# THE RECORDS:
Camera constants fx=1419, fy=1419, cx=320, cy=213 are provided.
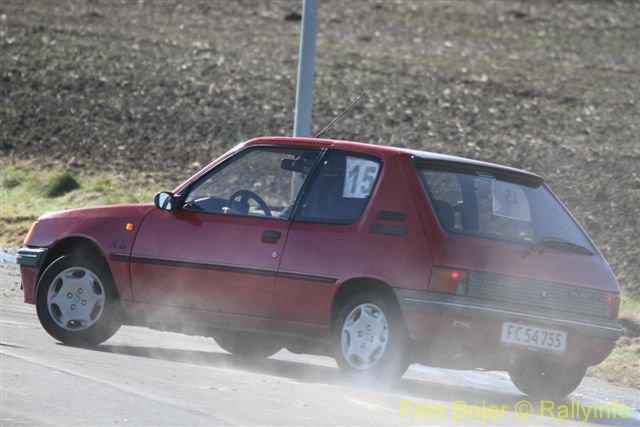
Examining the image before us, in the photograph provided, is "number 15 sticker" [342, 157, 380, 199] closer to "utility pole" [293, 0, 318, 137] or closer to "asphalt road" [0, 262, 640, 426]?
"asphalt road" [0, 262, 640, 426]

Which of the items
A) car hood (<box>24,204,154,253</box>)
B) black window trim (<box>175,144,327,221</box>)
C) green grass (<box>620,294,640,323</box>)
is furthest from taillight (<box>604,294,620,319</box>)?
green grass (<box>620,294,640,323</box>)

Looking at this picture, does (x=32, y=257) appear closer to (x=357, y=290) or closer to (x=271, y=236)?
(x=271, y=236)

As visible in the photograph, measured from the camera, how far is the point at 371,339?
9219 millimetres

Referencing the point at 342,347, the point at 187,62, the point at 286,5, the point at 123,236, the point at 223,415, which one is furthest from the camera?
the point at 286,5

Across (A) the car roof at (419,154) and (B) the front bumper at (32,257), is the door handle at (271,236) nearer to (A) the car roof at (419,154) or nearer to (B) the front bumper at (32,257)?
(A) the car roof at (419,154)

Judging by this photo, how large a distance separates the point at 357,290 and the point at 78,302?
2356 millimetres

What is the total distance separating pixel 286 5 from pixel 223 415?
30.4 metres

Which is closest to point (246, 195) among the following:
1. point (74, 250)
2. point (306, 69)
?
point (74, 250)

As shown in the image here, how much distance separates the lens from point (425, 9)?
37750mm

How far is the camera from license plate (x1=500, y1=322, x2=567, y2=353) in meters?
8.95

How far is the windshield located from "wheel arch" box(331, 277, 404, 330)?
2.09ft

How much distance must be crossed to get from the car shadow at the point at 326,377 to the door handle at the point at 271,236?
0.94m

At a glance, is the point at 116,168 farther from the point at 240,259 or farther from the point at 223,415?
the point at 223,415

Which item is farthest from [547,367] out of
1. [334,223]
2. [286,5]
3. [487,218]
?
[286,5]
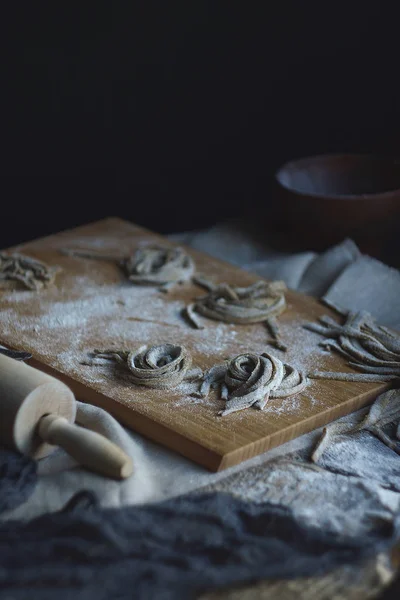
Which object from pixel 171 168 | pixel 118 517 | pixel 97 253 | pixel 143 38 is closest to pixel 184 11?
pixel 143 38

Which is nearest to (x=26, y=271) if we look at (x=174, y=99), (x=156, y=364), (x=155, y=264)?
(x=155, y=264)

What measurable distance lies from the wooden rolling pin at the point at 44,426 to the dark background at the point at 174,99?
5.18 feet

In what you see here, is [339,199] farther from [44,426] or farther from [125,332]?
[44,426]

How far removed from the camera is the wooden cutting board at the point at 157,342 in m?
1.79

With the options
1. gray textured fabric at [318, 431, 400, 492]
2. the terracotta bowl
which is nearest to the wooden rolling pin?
gray textured fabric at [318, 431, 400, 492]

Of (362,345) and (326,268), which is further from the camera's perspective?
(326,268)

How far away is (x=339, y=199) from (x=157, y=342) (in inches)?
31.9

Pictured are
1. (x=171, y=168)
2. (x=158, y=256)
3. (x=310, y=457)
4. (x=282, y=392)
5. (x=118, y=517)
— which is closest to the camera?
(x=118, y=517)

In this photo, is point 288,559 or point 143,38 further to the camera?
point 143,38

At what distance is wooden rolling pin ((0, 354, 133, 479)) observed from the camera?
5.34 feet

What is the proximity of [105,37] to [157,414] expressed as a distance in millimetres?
1703

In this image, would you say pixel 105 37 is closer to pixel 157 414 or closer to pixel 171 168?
pixel 171 168

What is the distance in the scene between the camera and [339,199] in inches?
104

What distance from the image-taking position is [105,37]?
308 centimetres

# STATED GOAL:
Transcribe all of the material above word for word, omitting the pictures.

# ANSWER:
Camera constants fx=1419, fy=1419, cx=320, cy=213 are provided.
Examining the image before us, in the photograph provided, is "number 15 sticker" [342, 157, 380, 199] closer to "utility pole" [293, 0, 318, 137] or closer to "asphalt road" [0, 262, 640, 426]?
"asphalt road" [0, 262, 640, 426]

Which of the items
A) car hood (<box>24,204,154,253</box>)
B) black window trim (<box>175,144,327,221</box>)
C) green grass (<box>620,294,640,323</box>)
is furthest from taillight (<box>604,294,620,319</box>)?
green grass (<box>620,294,640,323</box>)

Looking at this picture, does (x=32, y=257) appear closer to (x=357, y=290) or closer to (x=271, y=236)?
(x=271, y=236)

As visible in the photograph, measured from the camera, how far is the point at 371,339?
9219 millimetres

Referencing the point at 342,347, the point at 187,62, the point at 286,5, the point at 123,236, the point at 223,415, which one is furthest from the camera?
the point at 286,5

Across (A) the car roof at (419,154) and (B) the front bumper at (32,257), is the door handle at (271,236) nearer to (A) the car roof at (419,154) or nearer to (B) the front bumper at (32,257)?
(A) the car roof at (419,154)

Judging by this photo, how large a distance separates the point at 357,290 and the point at 78,302?
2356 millimetres

What is the total distance separating pixel 286 5 from pixel 223 415?
30.4 metres

Which is closest to point (246, 195) among the following:
1. point (74, 250)
2. point (306, 69)
?
point (74, 250)

As shown in the image here, how much distance separates the lens from point (425, 9)?
37750mm

How far is the camera from license plate (x1=500, y1=322, x2=567, y2=353) in meters?
8.95

How far is the windshield located from "wheel arch" box(331, 277, 404, 330)?
2.09ft

How much distance must be crossed to get from the car shadow at the point at 326,377 to the door handle at the point at 271,236?
0.94m

At a glance, is the point at 116,168 farther from the point at 240,259 or farther from the point at 223,415?
the point at 223,415

Which item is farthest from [547,367] out of
1. [334,223]
2. [286,5]
3. [487,218]
?
[286,5]
Which object from pixel 171 168 | pixel 118 517 | pixel 97 253 | pixel 143 38 is closest to pixel 184 11?
pixel 143 38

Which is nearest to (x=26, y=271) if we look at (x=174, y=99), (x=156, y=364), (x=155, y=264)?
(x=155, y=264)

What measurable distance lies from the wooden rolling pin at the point at 44,426 to the dark background at the point at 174,99?
5.18 feet

In what you see here, is [339,199] farther from [44,426] or farther from [125,332]?
[44,426]

How far removed from the camera is the wooden cutting board at the point at 157,342 in m?
1.79

With the options
1. gray textured fabric at [318, 431, 400, 492]
2. the terracotta bowl
which is nearest to the wooden rolling pin?
gray textured fabric at [318, 431, 400, 492]

Of (362,345) and (326,268), which is further from the camera's perspective?
(326,268)

How far away is (x=339, y=199) from (x=157, y=342) (in inches)?
31.9

Pictured are
1. (x=171, y=168)
2. (x=158, y=256)
3. (x=310, y=457)
4. (x=282, y=392)
5. (x=118, y=517)
— which is closest to the camera?
(x=118, y=517)

In this photo, is point 288,559 or point 143,38 further to the camera?
point 143,38

At what distance is wooden rolling pin ((0, 354, 133, 479)) observed from the camera?
5.34 feet

What is the proximity of [105,37] to [157,414] expressed as a distance in millimetres?
1703

In this image, would you say pixel 105 37 is closer to pixel 157 414 or closer to pixel 171 168?
pixel 171 168

What is the distance in the scene between the camera and [339,199] in inches?
104

What distance from the image-taking position is [105,37]?
308 centimetres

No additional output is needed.